DATA

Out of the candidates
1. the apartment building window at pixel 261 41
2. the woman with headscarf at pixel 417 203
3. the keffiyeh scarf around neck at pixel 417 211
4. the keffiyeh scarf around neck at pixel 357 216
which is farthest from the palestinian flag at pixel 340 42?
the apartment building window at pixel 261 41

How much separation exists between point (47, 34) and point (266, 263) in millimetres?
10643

* * *

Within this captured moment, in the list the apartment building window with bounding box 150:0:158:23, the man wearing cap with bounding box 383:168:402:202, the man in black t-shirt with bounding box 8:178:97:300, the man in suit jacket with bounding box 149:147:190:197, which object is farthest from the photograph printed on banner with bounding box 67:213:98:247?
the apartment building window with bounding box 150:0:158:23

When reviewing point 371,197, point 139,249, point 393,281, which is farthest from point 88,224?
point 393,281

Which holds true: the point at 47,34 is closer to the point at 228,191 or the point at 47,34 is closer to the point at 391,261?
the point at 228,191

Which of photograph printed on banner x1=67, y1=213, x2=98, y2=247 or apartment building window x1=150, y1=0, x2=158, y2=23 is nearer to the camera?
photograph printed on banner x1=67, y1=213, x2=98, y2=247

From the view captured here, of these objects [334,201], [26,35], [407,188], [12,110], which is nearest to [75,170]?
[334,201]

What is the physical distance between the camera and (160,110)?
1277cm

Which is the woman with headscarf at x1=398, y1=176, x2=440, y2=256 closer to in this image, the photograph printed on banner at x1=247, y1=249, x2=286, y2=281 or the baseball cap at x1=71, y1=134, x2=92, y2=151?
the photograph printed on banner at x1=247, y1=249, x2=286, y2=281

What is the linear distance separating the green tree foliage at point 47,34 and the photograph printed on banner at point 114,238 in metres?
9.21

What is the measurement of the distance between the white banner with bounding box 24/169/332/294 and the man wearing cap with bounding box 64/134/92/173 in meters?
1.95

...

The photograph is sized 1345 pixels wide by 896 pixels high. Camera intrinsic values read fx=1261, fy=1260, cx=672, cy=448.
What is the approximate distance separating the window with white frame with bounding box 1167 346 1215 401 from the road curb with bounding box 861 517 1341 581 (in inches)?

AIM OF THE TASK
Please list each line from the records above that contains the word "around".

ANSWER FOR THIS EXERCISE
3. the keffiyeh scarf around neck at pixel 417 211
4. the keffiyeh scarf around neck at pixel 357 216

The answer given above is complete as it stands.